It is clear that compensatory vasodilation occurs in response to acute hypoxia during submaximal forearm (19, 25, 26, 29, 160, 161) and single and/or two-legged knee extension (16, 32, 77, 122, 126) exercise. That is, during submaximal exercise, alterations in O₂ availability are compensated for by an augmented muscle blood flow to help maintain O₂ delivery to the active muscles. However, this compensatory vasodilation appears to be absent during maximal exercise, especially when performed with a large muscle mass (74, 77, 78, 120). The muscle blood flow and vasodilator response to maximal exercise during moderate and severe hypoxia are likely limited to a certain degree by a reduction in maximal cardiac output (16) and not fully capable of compensating when the maximal pumping capacity of the heart is taxed. Under these circumstances it seems likely baroreflex-mediated vasoconstrictor responses are engaged. However, it is important to note that even in well trained cyclists who have a high cardiovascular reserve, leg blood flow and leg O₂ consumption is reduced at peak exercise using the one-legged knee extension model (119). The lack of a compensatory vasodilation is also observed during submaximal exercise after acclimatization (long-term exposure to hypoxia), which may be due to an increase in Ca_O₂.
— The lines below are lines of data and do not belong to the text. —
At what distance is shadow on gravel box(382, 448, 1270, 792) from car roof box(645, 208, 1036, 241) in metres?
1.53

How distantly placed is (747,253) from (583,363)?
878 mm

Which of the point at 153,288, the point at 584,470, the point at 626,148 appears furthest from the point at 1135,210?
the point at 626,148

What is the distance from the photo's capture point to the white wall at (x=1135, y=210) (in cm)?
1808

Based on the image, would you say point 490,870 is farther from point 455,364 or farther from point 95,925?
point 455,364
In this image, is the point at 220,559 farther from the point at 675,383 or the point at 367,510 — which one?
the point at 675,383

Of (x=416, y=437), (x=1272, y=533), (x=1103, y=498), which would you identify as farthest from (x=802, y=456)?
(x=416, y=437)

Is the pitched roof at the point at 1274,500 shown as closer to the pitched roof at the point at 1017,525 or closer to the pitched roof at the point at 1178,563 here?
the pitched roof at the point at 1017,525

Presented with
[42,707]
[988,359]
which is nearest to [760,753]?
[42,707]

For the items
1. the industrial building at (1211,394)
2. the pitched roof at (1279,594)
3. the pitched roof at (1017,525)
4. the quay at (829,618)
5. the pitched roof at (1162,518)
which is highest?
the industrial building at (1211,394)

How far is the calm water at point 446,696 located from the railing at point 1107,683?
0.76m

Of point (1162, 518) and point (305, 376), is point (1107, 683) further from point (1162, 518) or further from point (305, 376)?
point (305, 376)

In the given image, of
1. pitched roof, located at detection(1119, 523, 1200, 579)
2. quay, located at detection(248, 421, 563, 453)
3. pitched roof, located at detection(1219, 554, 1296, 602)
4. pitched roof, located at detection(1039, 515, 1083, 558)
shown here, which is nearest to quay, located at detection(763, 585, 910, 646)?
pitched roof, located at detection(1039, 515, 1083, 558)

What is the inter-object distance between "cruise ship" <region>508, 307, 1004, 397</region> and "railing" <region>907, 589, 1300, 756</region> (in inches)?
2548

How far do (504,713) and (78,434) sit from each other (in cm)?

In summary, the studies discussed here clearly demonstrate that reductions in available O₂ via systemic hypoxia promote compensatory vasodilation and an augmented blood flow in skeletal muscle vascular beds at rest and during submaximal exercise. The compensatory vasodilation during hypoxic exercise is essential to ensure the maintenance of oxygen delivery to the active muscles. It appears that factors sensitive to Ca_O₂ serve as the signal for the compensatory increases in skeletal muscle blood flow and vasodilation during hypoxic exercise. In humans, NO-mediated vasodilation plays an obligatory role in the augmented blood flow during incremental hypoxic exercise. However, the NO-mediated component of the compensatory vasodilation during hypoxic exercise is regulated through different pathways with increasing exercise intensity. That is, a β-adrenergic receptor-stimulated NO component exists during low-intensity hypoxic exercise, whereas the source of NO contributing to compensatory dilation is less dependent on β-adrenergic mechanisms as exercise intensity increases. It is currently unclear what the stimulus of NO release is with increasing intensity of muscle contraction but does not appear to be adenosine. ATP released from erythrocytes and/or endothelial-derived prostaglandins remain attractive candidates for stimulating NO during higher intensity hypoxic exercise.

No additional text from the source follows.